The human brain evolved to treat information it can easily process as truer than information it struggles to understand.

The power of repetition as a proxy for truth has been recognized for decades; philosopher Ludwig Wittgenstein ridiculed it, calling it equivalent to buying “several copies of the morning paper to ensure that the content is true.” But only now are psychologists figuring out the reasons.

One is recognition or familiarity. The human brain evolved to treat information it can easily process as truer than information it struggles to understand; the latter has become a red flag for, “this might not be so.” In fact, when people read “The thigh bone is the longest bone in the human body” in Apple Chancery font, they judge it as less true than “The thigh bone is the longest bone in the human body” in good ol’ Times Roman. This “fluency effect” partly explains why statements we have heard before are judged as truer: Because the brain has a memory of them, Unkelbach said, they are more easily processed.

In simpler times, that mechanism served the brain well. “Repetition and its psychological consequences—familiarity, recognition, fluency—are valid cues to truth,” Unkelbach said. And it seems to be so fundamental an aspect of brain function that people differ very little in their vulnerability to the repetition effect, at least when a statement has no ideological component or tribal association; not even higher intelligence weakens the repetition effect. Unfortunately, those with an ideological agenda exploit this effect, Unkelbach said, with “strategically repeated” claims, especially on social media.

How Emotions Influence What We Believe to Be True

Beyond repeated exposure, our emotional state also influences our credulity. If believing an assertion meets an emotional need (in the Facebook love scam, to feel wanted and useful; in tech scams, to feel safe; with deep fakes, to have our opinions confirmed), we are more likely to do so.

In fact, argues psychologist Joseph Forgas of Australia’s University of New South Wales, credulity is humans’ default cognitive setting. This is our “baseline strategy,” as he calls it, because learning from others has been adaptive throughout human history: We cannot learn everything we need through firsthand experience, so learning from others has been what Forgas calls “a major source of our evolutionary success.”

Overriding that default position, as well as the various needs we have to believe, starts with what the emotional brain tells the cognitive brain. The latter interprets positive mood as signaling safety but takes negative mood as a sign that something is amiss. Anger energizes us, for instance. Sadness “often functions as a mild alarm signal,” Forgas says. Fear puts the mind on high alert. All three negative emotions trigger more focused attention, which “produces more cautious [and] attentive” information processing, he says. As a result, the brain pays closer attention to the quality of arguments, a foundation of critical thinking and, if warranted, skepticism. 
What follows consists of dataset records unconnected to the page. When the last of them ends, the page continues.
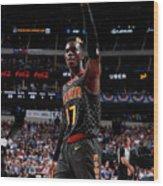 Atlanta Hawks V Dallas Mavericks Wood Print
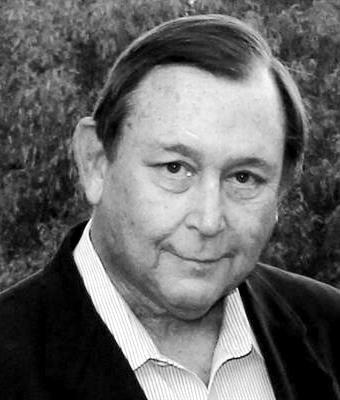 Peter Vernon Herndon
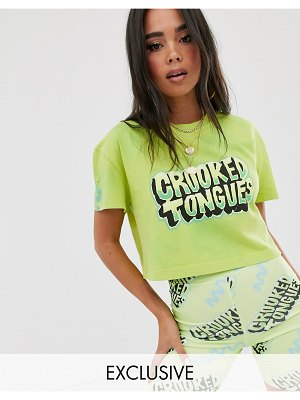 Crooked Tongues cropped t-shirt with front print in washed fluro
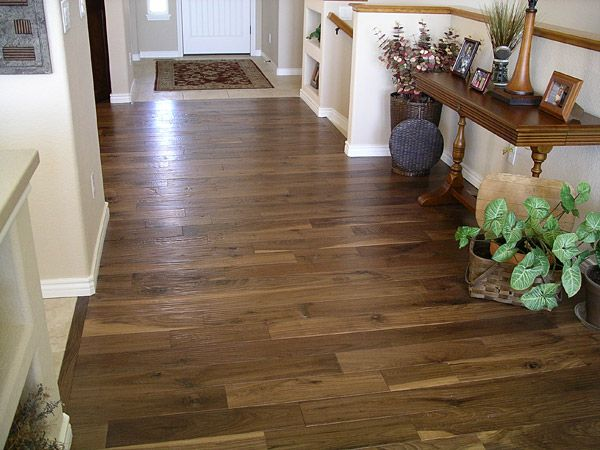 We Offer Flooring Sales And Service With A Large And Local Selection Of Prefinished Hardwood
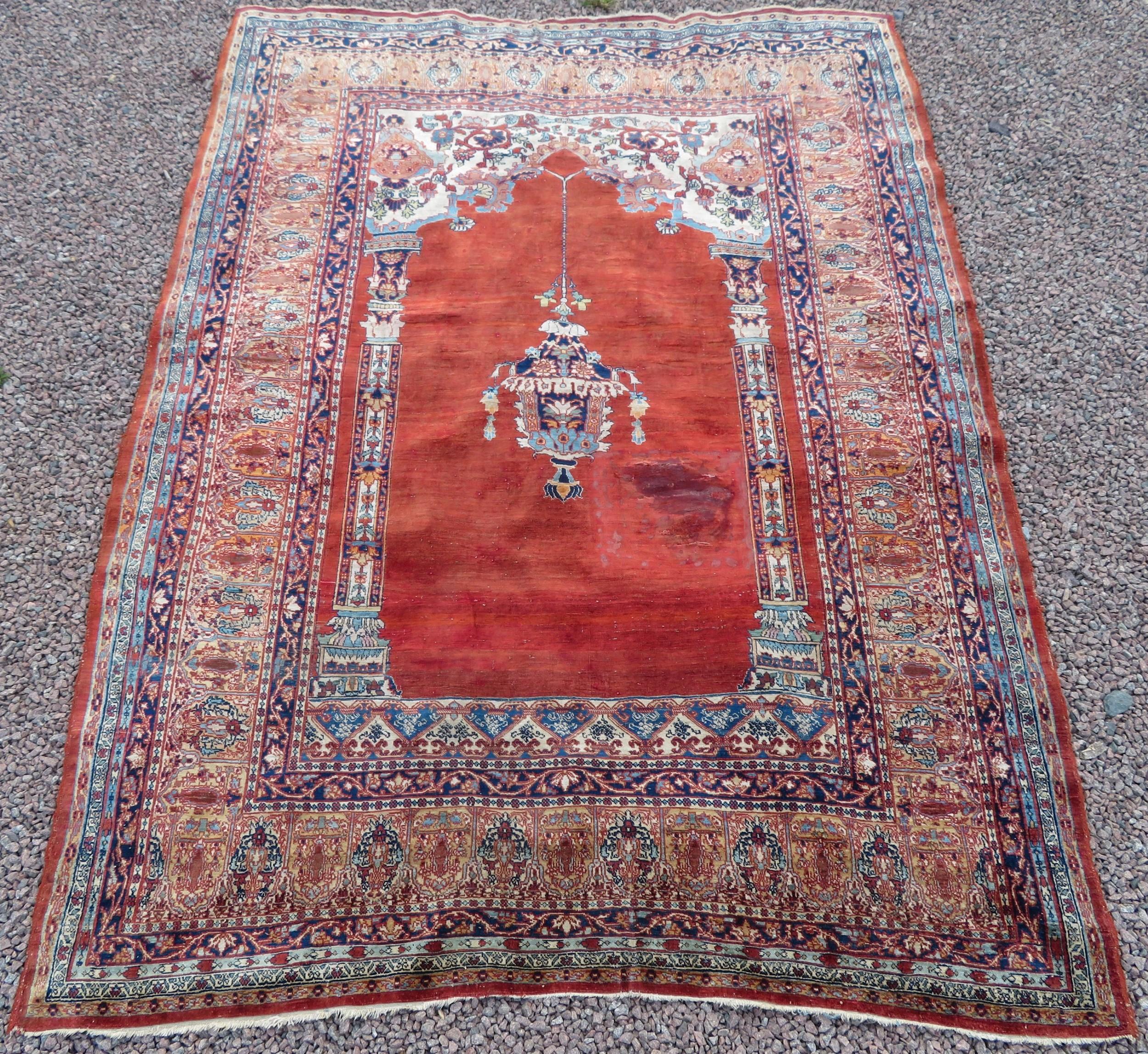 distressed antique silk tabriz prayer rug third quarter 19th century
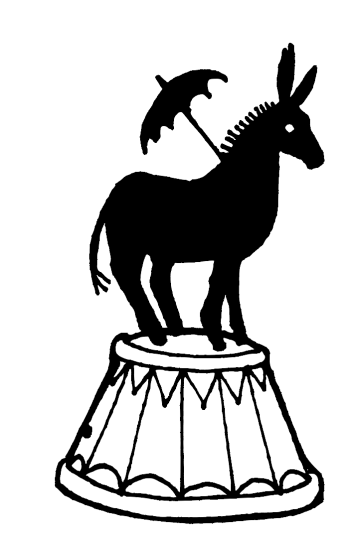 donkey drum vector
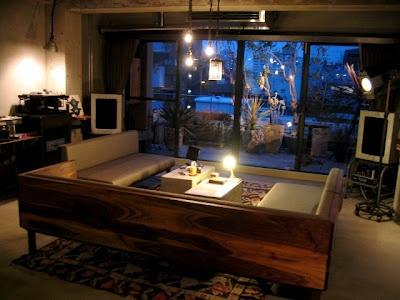 distribucion-de-muebles-en-salas-de-estar-pequenas-1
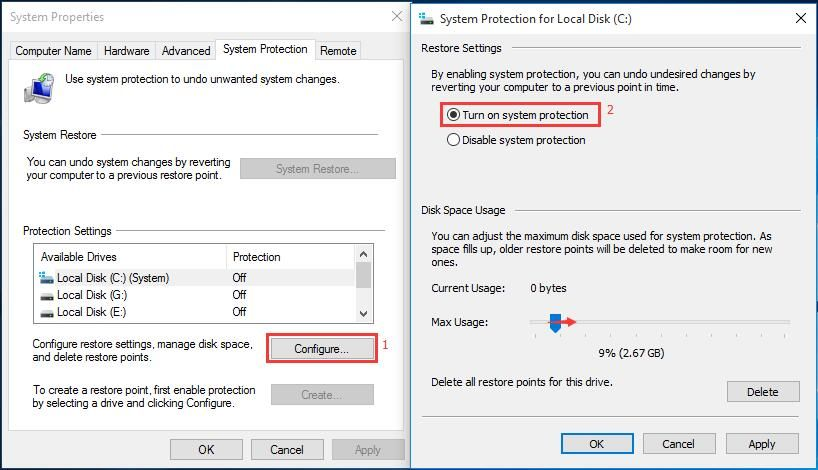 How To Restore Computer To Earlier Date In Win10 8 7 2 Ways System Restore Restoration System
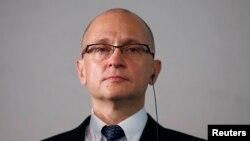 Заместитель главы администрации президента Сергей Кириенко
In his experiments, participants read nonsense statements like “syntagm is the antonym of paradigm” and “good health imparts reality to subtle creativity.” Those made to feel a little sad, by watching a heartbreaking video or recalling a past personal tragedy, judged the statements as less true than did cheerful people. In practical terms, he doesn’t advocate manipulating your emotional state this way before, say, watching political advertisements, in hopes of being less gullible. But other steps can. Monitoring your mood and recognizing that full-on positive affect seems to make us more gullible, asking if believing a claim meets an emotional need (to, say, feel like a kind, generous person), recognizing whether accepting an assertion confirms a cognitive bias: Any and all can reduce gullibility. The mind may be evolutionarily wired for gullibility, but recognizing that is the crucial first step to rising above our cave-dweller brains.